Names that were once widely recognized on campus are almost forgotten. All that remains of the former Student Government Association presidents, valedictorians and Homecoming queens are names on plaques or old newspaper articles.

Mary jane Knight Sanford remembers standing in front of a crowd at Western's 1965 graduation when she was named Ogden Scholar, the person with the highest grade-point average.

Sanford was awarded a silver cream-and-sugar server tray which had her name and year engraved on the bottom. She has never used the tray because of its sentimental value.

"It's kept safe in my china cabinet," she said.

Sanford, 50, came to Western because she was from Bowling Green and was around campus a lot.

"I went to a college high school on Western's campus, so I basically grew up on campus," she said. "It just seemed natural to go there."

She received a full scholarship to Western.

After graduating with a double major in German and French, she immediately started teaching at DeKalb County High School in Atlanta, where she taught German for a year.

For the past 25 years she has taught German at Owensboro High School.

"I am involved with a partnership that allows me to take my students to Germany every other year, and the other years, some teachers and students from Germany come to our high school," Sanford said.

She has reared two sons and two daughters, two of whom have gone to Western. She is expecting her first grandchild in March.

"I've lived a very full life," Sanford said.

On professor stands out in her mind.

"My German professor, Jim Wayne Miller, inspired me and all of his students to improve German and helped us understand humanities," Sanford said.

Miller taught Sanford his first year at Western.

"She was an excellent student who always turned in a good performance," Miller said. "She was an eager learner and self-starter."

Unlike most alumni, 1978-79 SGA President Steve Thornton is still living in Bowling Green.

After receiving bachelor's degrees in economics and English in 1980, Thornton attended Northern Kentucky University Law School and started work for the law office of Broderick, Thornton and Pierce in Bowling Green in 1983.

"It helped a great deal to go to college in the same town of my practice because it enabled me to meet a lot of contacts," he said.

Thornton, 36, also met his wife, Terri Anne, at Western. They have been married for 13 years and have two daughters.

The event Thornton remembers the most is being on the search committee that appointed former Western President Don Zacharias in 1980.

Thornton also said he fondly remembers his economics professor, William Davis.

"The thing I remember most about Steve is the number of classes he missed, but he managed to do quite well in my class," Davis said. "There was no question that he would accomplish a lot."

The 1970 Homecoming crowd watched the court as the new queen, Suzanne Riggins, took her throne.

Now she has a new name, a new job, a new home and a new degree.

Suzanne Riggins Haug got a bachelor's degrees in psychology and sociology in 1971.

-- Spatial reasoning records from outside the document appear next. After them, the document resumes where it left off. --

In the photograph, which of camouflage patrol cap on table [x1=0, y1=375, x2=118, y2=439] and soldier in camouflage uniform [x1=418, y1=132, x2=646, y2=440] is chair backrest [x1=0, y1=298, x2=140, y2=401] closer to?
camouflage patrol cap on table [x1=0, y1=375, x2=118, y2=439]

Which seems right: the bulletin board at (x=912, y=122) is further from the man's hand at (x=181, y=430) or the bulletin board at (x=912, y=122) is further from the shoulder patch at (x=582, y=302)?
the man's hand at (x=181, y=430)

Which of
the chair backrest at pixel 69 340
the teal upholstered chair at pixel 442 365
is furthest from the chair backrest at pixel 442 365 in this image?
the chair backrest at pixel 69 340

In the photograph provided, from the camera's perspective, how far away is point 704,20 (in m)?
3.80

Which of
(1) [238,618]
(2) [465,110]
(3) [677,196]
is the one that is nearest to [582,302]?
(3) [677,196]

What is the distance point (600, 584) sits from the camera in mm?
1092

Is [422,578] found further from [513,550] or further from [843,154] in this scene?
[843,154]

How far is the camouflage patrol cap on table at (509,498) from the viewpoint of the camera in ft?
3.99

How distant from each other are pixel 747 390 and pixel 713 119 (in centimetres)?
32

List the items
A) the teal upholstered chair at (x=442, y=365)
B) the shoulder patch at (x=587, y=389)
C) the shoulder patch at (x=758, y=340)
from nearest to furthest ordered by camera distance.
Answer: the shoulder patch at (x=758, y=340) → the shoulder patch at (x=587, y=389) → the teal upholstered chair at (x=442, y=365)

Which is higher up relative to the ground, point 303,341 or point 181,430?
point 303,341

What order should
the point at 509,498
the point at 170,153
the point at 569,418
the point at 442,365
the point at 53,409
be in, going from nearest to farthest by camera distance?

"I visited the campus and I liked it and the size of the university, as well as that part of the country," Haug said.

Haug was president of Chi Omega in 1970, and she served as the Panhellenic advisor at Western for a year after graduating from Western before moving to Indiana in 1973.

Haug received her Master's degree in Health Administration at the University of Evansville in 1989.

Haug, 45, got a job as director of Guest Relations at Truman Medical Center in Kansas City, Mo., in 1992.

"I monitor patient satisfaction and resolve conflicts by addressing those issues," Haug said. "I also educate other employees on their public skills."

Haug said going to Western was really helpful in her career.

"The lessons I learned in college gave me an opportunity to grow up and learn what I wanted to do," she said.

She has been married six years and has five children and one grandchild.

Thornton [Haug?] said the faculty at Western is the main reason Western is successful.

"The faculty at Western were very influential to me because they had more contact with students than other schools," she said.